The Taste Experience
Rakija
Rakija presents a highly concentrated, fiery alcoholic warmth accompanied by the distinct, natural essence of its base fruit. The finish is typically long, sharp, and dry, leaving a pronounced, lingering warmth on the palate after each sip.
Chartreuse
Green Chartreuse presents a complex, heavily botanical flavor profile. It delivers pronounced notes of pine, citrus, and anise, balanced by a deep, syrupy sweetness. The finish is lingering, earthy, and notably warm due to its high alcohol by volume content.
Serving Notes
Rakija
The recommended serving temperature for rakija is 4 degrees Celsius / 39.2 Fahrenheit. Lower temperatures suppress the intense alcohol heat while highlighting the botanical anise notes. Chilling also facilitates the louching effect when water is added, creating a desired milky emulsion through the precipitation of essential oils.
Chartreuse
The recommended serving temperature for chartreuse is 12 degrees Celsius / 53.6 Fahrenheit. Serving at twelve degrees Celsius balances the intense herbal complexity with the high alcohol content. This temperature prevents the spirit from becoming overly volatile while allowing the intricate botanical notes to remain perceptible on the palate.
History & Origin
Rakija
The origins of rakija trace back centuries in the Balkan Peninsula, likely evolving alongside the introduction of early distillation techniques by the Ottoman Empire.
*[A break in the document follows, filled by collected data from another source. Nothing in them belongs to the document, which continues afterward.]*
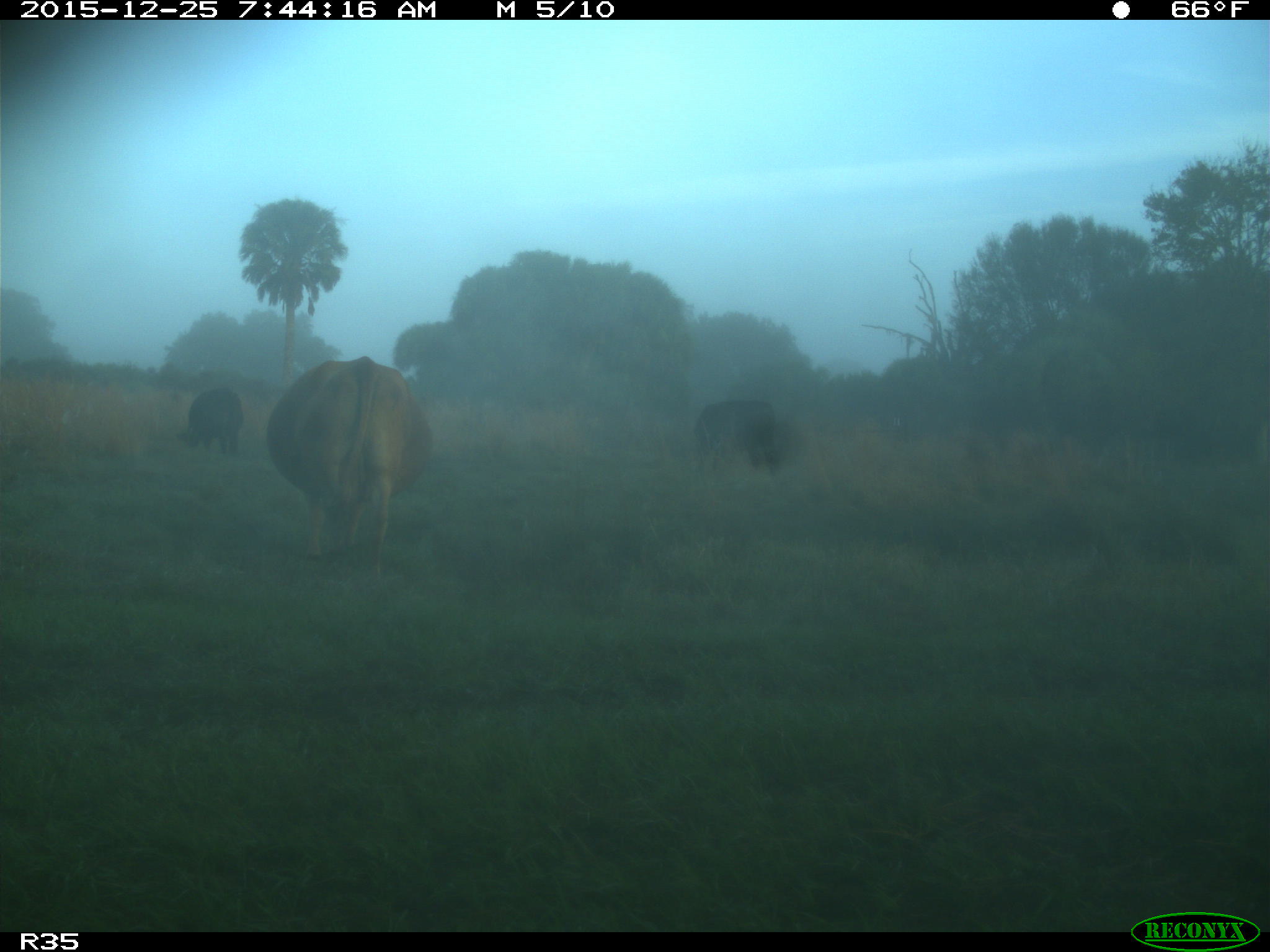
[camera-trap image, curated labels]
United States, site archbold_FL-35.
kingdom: Animalia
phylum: Chordata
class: Mammalia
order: Artiodactyla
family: Bovidae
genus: Bos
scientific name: Bos taurus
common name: domestic cow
Bos taurus (domestic cow).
The name itself derives from the Arabic term for distilled spirits. Over time, this potent fruit brandy became deeply embedded in regional rural traditions. Families began crafting their own variations utilizing abundant local harvests, cementing its status as a vital cultural staple.
Chartreuse
Chartreuse is a French liqueur originally created by Carthusian monks in 1737 from a 1605 manuscript. Originally formulated as a medicinal elixir, it quickly became a widely consumed beverage. To this day, the complex mixture of botanicals is exclusively prepared by only two monks at a time, who closely guard the exact recipe at their distillation facility located in the French Alps.